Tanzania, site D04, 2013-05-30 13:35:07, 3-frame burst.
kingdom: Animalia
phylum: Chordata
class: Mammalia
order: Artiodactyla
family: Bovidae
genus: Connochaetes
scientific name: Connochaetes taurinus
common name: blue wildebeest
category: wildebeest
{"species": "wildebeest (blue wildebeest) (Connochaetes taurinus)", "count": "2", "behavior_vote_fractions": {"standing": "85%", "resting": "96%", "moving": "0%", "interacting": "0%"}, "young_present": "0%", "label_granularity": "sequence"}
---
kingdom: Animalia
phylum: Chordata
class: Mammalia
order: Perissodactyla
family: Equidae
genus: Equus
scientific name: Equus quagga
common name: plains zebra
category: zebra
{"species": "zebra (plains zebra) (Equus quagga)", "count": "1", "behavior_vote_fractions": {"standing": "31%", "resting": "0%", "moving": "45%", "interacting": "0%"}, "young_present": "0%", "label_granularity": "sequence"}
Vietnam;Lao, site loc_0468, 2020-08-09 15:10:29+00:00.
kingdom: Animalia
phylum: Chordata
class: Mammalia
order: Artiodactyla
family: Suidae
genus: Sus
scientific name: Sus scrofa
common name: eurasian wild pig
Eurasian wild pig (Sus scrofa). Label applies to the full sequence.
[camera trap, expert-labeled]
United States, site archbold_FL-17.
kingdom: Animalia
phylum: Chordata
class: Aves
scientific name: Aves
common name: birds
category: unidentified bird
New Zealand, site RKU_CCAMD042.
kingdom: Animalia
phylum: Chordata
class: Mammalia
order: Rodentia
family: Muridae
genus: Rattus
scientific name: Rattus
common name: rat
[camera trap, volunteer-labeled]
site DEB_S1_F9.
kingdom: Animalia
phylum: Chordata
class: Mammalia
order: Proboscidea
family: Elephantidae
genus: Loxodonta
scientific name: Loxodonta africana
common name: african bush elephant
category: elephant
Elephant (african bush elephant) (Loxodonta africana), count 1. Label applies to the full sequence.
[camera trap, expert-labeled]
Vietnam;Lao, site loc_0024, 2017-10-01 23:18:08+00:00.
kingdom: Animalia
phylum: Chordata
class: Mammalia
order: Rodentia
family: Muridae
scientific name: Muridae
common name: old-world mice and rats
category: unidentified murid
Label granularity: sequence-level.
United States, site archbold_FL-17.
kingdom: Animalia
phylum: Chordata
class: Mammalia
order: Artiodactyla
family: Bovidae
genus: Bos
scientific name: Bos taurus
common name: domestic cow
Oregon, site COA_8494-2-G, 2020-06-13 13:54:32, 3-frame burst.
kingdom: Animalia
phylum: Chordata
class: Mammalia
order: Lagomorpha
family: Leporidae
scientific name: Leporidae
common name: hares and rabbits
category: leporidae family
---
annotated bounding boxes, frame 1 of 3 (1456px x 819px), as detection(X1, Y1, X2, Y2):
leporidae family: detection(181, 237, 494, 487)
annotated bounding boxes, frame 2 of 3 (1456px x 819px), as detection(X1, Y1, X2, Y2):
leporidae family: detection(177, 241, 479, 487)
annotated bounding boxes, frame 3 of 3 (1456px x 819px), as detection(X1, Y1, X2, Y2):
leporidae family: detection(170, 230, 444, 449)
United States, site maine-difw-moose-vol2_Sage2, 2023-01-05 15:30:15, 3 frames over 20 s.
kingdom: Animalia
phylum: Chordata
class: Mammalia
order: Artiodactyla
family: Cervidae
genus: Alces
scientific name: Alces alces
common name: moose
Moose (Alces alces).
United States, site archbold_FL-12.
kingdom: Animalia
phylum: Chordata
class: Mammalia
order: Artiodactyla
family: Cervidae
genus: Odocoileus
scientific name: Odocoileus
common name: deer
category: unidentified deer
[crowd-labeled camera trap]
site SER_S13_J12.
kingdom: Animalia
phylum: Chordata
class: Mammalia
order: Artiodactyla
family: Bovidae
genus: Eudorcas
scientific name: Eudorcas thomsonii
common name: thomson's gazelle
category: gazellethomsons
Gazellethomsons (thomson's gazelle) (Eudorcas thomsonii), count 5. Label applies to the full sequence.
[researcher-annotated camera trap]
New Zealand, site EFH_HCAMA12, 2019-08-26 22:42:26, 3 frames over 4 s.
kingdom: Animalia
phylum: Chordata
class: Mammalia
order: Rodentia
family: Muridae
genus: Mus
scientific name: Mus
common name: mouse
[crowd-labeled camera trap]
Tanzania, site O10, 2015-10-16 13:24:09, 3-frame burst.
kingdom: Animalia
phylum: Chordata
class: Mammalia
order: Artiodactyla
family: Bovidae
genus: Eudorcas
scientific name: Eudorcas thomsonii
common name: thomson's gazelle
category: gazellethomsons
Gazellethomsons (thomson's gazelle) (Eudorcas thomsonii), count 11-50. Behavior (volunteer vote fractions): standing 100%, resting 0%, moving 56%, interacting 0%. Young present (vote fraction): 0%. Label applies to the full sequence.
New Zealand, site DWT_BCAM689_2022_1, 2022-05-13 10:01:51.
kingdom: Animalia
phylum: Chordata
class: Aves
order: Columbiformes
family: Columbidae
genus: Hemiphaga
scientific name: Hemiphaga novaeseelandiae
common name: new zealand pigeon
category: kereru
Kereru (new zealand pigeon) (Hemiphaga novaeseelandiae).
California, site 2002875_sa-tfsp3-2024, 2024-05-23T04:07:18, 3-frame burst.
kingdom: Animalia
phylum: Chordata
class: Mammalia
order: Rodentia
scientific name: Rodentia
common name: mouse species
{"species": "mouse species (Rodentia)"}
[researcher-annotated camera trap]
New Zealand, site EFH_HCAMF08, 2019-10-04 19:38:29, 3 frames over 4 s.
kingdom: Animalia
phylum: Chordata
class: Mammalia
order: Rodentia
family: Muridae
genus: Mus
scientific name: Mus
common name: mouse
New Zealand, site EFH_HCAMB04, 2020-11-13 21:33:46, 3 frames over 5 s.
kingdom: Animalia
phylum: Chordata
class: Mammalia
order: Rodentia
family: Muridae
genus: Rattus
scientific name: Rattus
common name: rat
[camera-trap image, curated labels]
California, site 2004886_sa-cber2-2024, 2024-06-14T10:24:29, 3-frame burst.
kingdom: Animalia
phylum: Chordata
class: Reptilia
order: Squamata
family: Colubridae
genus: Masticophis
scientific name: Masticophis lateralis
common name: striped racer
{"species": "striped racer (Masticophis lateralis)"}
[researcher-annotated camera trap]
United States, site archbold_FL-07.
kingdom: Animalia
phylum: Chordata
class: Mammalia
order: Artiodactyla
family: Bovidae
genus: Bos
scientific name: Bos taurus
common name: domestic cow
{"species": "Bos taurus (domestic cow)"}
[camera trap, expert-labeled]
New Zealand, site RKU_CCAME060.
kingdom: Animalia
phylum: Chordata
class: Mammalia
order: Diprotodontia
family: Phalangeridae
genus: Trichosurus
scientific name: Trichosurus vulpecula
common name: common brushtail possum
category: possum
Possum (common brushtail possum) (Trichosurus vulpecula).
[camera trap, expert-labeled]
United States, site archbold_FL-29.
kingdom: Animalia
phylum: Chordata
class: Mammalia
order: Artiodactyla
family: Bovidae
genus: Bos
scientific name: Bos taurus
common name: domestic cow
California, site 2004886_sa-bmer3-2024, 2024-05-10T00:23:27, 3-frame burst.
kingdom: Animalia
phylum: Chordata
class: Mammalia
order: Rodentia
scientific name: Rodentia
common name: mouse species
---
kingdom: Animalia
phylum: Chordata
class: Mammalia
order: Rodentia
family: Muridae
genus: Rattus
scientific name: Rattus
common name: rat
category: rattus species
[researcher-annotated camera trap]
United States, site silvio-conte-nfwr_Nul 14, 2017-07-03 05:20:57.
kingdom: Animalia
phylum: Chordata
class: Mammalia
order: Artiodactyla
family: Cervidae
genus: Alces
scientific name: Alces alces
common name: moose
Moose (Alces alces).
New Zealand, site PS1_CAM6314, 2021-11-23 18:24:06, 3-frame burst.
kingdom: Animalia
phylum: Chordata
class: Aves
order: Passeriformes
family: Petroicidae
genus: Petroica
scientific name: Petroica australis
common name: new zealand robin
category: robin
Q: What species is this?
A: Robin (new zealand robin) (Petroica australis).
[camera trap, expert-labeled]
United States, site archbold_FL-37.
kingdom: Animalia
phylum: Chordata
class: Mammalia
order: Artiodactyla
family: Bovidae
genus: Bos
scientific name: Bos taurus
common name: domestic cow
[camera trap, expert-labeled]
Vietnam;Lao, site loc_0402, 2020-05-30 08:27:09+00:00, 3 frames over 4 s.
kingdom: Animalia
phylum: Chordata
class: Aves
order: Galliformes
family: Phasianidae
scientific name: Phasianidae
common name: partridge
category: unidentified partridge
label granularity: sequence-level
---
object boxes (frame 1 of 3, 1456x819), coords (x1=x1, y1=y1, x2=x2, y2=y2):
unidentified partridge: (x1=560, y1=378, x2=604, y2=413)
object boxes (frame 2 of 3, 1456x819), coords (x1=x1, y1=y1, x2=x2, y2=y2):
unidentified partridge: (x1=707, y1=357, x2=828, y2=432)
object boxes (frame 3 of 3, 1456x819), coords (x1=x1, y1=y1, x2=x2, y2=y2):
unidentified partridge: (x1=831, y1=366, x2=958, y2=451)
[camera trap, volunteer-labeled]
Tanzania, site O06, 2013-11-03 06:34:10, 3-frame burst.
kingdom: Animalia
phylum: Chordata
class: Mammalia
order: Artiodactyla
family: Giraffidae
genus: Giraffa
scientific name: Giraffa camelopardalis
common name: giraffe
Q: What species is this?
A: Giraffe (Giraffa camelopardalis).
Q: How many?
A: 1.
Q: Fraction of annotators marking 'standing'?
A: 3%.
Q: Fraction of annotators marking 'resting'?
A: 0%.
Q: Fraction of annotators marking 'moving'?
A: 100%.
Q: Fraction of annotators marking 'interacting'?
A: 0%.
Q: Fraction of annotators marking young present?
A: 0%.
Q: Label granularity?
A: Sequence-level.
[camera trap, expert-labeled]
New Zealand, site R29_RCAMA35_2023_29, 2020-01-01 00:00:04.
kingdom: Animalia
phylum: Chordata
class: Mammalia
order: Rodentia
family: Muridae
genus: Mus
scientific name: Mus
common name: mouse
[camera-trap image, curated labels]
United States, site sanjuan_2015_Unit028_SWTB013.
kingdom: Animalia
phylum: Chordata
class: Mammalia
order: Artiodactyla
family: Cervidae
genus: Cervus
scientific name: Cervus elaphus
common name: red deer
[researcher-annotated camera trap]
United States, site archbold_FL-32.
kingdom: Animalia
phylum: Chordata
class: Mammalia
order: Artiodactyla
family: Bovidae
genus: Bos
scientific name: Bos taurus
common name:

_ _ _ _ _

_YOUR GOAL_
Would you return each line of the material above, unchanged, from the first one through the line where "common name: plains zebra" appears?

_SOLUTION FOR THIS TASK_
Tanzania, site D04, 2013-05-30 13:35:07, 3-frame burst.
kingdom: Animalia
phylum: Chordata
class: Mammalia
order: Artiodactyla
family: Bovidae
genus: Connochaetes
scientific name: Connochaetes taurinus
common name: blue wildebeest
category: wildebeest
{"species": "wildebeest (blue wildebeest) (Connochaetes taurinus)", "count": "2", "behavior_vote_fractions": {"standing": "85%", "resting": "96%", "moving": "0%", "interacting": "0%"}, "young_present": "0%", "label_granularity": "sequence"}
---
kingdom: Animalia
phylum: Chordata
class: Mammalia
order: Perissodactyla
family: Equidae
genus: Equus
scientific name: Equus quagga
common name: plains zebra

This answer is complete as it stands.